---------- EXTRACTED TEXT
Friday, April 19, 2024

How IoT is bringing impressive changes to healthcare

When Apple took the veil off the Apple Watch Series 4 in September, the world was reminded of the flourishing potential of wearable devices for use in protecting health. The new Apple Watch’s exciting headline features outlined on the Apple website include alerts about unusually high or low heart rates and “fall detection” that lets the wearer quickly call emergency services after a hard fall.

Seeing the official reveal of the Apple Watch Series 4 might have also inadvertently reminded you of how it could fit into a broader IoT network for safeguarding patients’ health. IoT stands for the Internet of Things and is ripe with potential for the healthcare sector.

In fact, much potential of IoT for healthcare purposes is already being realised, as this article’s examples of practical use cases illustrate.

What obstacles are arising in the IoT healthcare space?

Patients have bought millions of consumer devices – including smartwatches and more rudimentary fitness trackers – that are packed with health-based functionality. This emerging trend could lead many technology industry watchers to opine that, for many healthcare professionals, much of the hard work has now been done and they simply need to analyse data from these wearable devices.  

However, the situation isn’t quite as simple as that, with HealthITAnalytics.com pointing out the difficulty of telling which of the many new devices will genuinely help patients. For all of the press hype, many of these devices haven’t been thoroughly tried and tested.
--------------------
---------- RECORD SET
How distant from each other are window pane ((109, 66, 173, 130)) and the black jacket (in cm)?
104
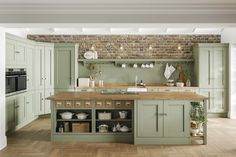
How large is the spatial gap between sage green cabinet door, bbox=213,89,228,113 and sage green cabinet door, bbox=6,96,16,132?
5516 mm

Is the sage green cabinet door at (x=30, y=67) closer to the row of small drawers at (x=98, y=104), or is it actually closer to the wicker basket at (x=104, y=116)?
the row of small drawers at (x=98, y=104)

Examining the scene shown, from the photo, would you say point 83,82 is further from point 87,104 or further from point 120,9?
point 120,9

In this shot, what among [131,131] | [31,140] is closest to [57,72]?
[31,140]

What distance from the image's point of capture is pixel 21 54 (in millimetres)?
7555

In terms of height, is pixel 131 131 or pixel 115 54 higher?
pixel 115 54

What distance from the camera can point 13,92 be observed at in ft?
23.0

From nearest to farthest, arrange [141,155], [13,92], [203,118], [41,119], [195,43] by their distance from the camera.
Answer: [141,155]
[203,118]
[13,92]
[41,119]
[195,43]

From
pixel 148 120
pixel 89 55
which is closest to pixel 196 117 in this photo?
pixel 148 120

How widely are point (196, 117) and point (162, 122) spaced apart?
2.27ft

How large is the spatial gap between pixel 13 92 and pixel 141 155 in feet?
10.8

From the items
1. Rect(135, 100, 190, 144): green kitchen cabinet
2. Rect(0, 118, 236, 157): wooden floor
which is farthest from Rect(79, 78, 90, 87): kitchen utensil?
Rect(135, 100, 190, 144): green kitchen cabinet

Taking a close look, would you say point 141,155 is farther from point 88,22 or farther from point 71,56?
point 71,56

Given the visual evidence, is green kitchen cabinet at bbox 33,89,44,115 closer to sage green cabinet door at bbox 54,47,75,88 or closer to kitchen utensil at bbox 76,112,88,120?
sage green cabinet door at bbox 54,47,75,88

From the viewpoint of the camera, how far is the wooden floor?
537 centimetres
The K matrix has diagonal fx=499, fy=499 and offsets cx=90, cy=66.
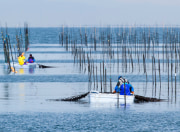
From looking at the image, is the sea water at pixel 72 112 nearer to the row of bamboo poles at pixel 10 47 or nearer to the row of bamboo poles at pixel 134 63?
the row of bamboo poles at pixel 134 63

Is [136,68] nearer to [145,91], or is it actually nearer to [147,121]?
[145,91]

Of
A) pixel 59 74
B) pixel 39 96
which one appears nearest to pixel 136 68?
pixel 59 74

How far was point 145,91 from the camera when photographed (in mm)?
35469

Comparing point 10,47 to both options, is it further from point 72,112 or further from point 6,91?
point 72,112

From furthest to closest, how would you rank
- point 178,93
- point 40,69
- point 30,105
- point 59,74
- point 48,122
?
point 40,69
point 59,74
point 178,93
point 30,105
point 48,122

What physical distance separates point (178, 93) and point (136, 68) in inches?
829

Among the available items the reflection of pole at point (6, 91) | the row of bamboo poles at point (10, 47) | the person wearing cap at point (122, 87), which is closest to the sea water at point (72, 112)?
the reflection of pole at point (6, 91)

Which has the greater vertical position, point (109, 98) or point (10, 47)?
point (10, 47)

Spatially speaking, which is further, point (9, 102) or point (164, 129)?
point (9, 102)

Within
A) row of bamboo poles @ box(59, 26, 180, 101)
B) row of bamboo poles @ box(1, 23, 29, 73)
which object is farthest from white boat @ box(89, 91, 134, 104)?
row of bamboo poles @ box(1, 23, 29, 73)

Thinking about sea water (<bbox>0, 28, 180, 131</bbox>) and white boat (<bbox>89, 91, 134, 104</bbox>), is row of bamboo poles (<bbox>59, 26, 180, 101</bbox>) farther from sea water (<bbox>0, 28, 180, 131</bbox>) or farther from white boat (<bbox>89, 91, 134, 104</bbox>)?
white boat (<bbox>89, 91, 134, 104</bbox>)

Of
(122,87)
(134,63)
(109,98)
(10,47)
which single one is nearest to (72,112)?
(109,98)

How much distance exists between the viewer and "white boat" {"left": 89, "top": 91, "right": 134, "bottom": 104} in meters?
29.5

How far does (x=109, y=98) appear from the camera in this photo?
29688mm
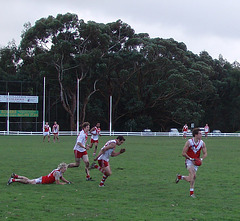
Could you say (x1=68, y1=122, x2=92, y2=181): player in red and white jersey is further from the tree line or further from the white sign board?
the white sign board

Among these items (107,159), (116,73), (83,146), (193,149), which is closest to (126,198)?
(193,149)

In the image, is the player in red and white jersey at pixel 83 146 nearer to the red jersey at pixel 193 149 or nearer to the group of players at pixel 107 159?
the group of players at pixel 107 159

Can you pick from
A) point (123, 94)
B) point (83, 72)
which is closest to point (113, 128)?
point (123, 94)

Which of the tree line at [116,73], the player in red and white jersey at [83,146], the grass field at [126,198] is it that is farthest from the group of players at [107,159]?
the tree line at [116,73]

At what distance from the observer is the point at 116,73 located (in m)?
66.8

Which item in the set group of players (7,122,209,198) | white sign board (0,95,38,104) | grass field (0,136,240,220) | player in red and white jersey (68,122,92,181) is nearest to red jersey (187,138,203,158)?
group of players (7,122,209,198)

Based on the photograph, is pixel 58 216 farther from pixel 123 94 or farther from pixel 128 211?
pixel 123 94

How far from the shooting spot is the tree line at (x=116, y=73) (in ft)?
205

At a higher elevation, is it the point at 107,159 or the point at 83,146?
the point at 83,146

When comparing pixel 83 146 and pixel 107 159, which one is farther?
pixel 83 146

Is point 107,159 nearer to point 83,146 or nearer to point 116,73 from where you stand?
point 83,146

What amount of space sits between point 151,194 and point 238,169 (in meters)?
6.99

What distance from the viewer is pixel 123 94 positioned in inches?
2783

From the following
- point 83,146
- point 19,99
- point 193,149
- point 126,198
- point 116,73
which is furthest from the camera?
point 116,73
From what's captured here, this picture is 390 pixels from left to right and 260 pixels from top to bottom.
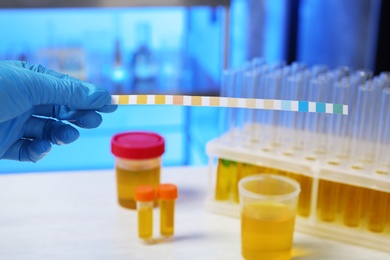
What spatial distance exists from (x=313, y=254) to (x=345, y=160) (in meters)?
0.24

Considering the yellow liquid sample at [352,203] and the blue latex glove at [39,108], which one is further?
the yellow liquid sample at [352,203]

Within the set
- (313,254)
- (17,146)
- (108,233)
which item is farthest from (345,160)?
(17,146)

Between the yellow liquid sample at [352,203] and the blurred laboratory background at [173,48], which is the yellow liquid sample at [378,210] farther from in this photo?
the blurred laboratory background at [173,48]

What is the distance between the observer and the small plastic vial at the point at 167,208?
1.33 meters

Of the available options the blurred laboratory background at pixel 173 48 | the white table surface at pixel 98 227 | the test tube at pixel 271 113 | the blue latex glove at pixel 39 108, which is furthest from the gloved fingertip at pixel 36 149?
the blurred laboratory background at pixel 173 48

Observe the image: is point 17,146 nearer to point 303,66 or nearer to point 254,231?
point 254,231

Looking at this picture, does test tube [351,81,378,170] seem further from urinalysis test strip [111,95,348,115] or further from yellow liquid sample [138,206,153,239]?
yellow liquid sample [138,206,153,239]

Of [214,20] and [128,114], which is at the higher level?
[214,20]

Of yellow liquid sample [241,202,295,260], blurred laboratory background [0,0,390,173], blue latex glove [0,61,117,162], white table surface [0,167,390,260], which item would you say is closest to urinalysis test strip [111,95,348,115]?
blue latex glove [0,61,117,162]

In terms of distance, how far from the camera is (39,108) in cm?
134

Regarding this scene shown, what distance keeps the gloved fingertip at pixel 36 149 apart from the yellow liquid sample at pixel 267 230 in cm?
46

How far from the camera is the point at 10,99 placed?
1.13 m

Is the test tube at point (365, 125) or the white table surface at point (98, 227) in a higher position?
the test tube at point (365, 125)

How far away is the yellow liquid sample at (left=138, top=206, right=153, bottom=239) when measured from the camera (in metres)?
1.31
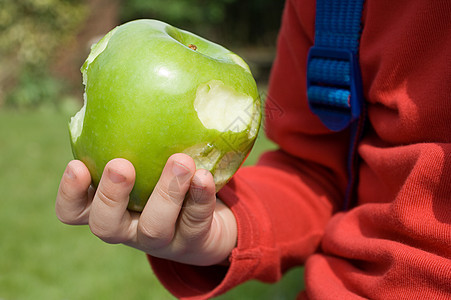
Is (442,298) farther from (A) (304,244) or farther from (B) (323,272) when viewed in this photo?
(A) (304,244)

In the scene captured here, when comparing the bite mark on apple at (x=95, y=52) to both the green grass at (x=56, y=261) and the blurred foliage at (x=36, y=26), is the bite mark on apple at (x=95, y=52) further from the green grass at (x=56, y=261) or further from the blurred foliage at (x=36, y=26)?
the blurred foliage at (x=36, y=26)

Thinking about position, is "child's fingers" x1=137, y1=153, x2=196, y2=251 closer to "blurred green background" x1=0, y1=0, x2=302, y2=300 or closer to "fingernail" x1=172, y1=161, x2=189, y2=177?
"fingernail" x1=172, y1=161, x2=189, y2=177

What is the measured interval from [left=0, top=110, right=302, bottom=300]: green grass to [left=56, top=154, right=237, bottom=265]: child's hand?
Answer: 1163 mm

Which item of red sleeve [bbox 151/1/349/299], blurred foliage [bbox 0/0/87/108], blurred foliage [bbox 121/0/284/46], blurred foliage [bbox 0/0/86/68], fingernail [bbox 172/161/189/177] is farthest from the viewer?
blurred foliage [bbox 121/0/284/46]

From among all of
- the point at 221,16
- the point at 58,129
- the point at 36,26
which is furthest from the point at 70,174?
the point at 221,16

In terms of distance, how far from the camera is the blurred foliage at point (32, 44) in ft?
16.2

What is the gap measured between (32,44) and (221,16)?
3.21 metres

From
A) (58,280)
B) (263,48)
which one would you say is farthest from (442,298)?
(263,48)

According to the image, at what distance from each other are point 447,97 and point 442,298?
0.28m

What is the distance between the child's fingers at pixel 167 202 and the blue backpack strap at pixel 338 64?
13.0 inches

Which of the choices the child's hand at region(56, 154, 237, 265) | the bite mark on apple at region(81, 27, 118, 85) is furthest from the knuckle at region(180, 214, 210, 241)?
the bite mark on apple at region(81, 27, 118, 85)

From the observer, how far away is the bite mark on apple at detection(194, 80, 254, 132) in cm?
72

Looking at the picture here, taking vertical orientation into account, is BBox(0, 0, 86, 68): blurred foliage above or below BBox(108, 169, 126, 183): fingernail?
below

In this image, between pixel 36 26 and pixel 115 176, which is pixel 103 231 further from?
pixel 36 26
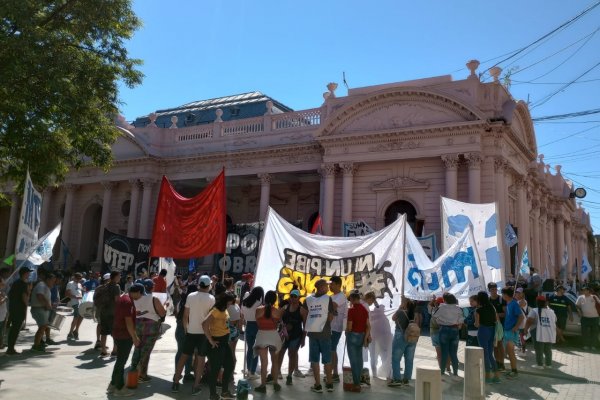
--------------------
#### EXPLORE THE MATERIAL
**A.** In the article on IoT in healthcare, reproduce word for word everything from "How IoT is bringing" down to "use cases illustrate.".
**B.** Carry the article on IoT in healthcare further, starting right after its last sentence.

#### ANSWERS BY ITEM NUMBER
**A.**
How IoT is bringing impressive changes to healthcare

When Apple took the veil off the Apple Watch Series 4 in September, the world was reminded of the flourishing potential of wearable devices for use in protecting health. The new Apple Watch’s exciting headline features outlined on the Apple website include alerts about unusually high or low heart rates and “fall detection” that lets the wearer quickly call emergency services after a hard fall.

Seeing the official reveal of the Apple Watch Series 4 might have also inadvertently reminded you of how it could fit into a broader IoT network for safeguarding patients’ health. IoT stands for the Internet of Things and is ripe with potential for the healthcare sector.

In fact, much potential of IoT for healthcare purposes is already being realised, as this article’s examples of practical use cases illustrate.

**B.**
Many healthcare providers are also unsure whether, out of their current workflows, they can squeeze enough bandwidth to accommodate IT technology’s integration. IoT seems to pose an array of growing pains for the healthcare sector – but, if you work in this sector, you could overcome many of those issues surprisingly easily. It would, however, depend on you taking the right approach.

Why Hewlett Packard Enterprise could come to the rescue

If you are considering introducing IoT to your operations as a healthcare provider, you could do so to particularly impressive effect if an enterprise IT company guides you through the process. As you could find particularly strong comfort in a big name, Hewlett Packard Enterprise – and, in particular, its division HPE Pointnext – could be an especially good choice of enterprise IT outfit for this purpose.  

With its recent acquisition of the cloud consultancy firm RedPixie, HPE Pointnext has strengthened the quality and reliability of its HPE services. On its own website, RedPixie has highlighted various examples of how IoT can effectively work in a healthcare context.

How IoT data can be effectively utilised

You might have assumed that, in healthcare, IoT’s true value is realised in how an array of devices can now be seamlessly connected. However, this would be a mistaken belief; as RedPixie points out, acquiring data from these devices is “the true end point”.

For example, from patients wearing smartwatches and similar devices, healthcare providers could continuously collect telemetry data. With this data at hand, you could better react to an array of concerning events – such as a fall, irregular heartbeat or sudden change in temperature. If an epileptic seizure or migraine starts emerging, on the other hand, you could notify the device wearer.

If you remain reluctant to place faith in consumer-grade wearables, keep in mind that you could still correlate readings from such devices with data from clinical-grade devices. This shines a strong light on the beauty of IoT; with a wide range of technology connected in a single large network, you can tap into benefits that vary across this field of technology while you continue to minimise drawbacks.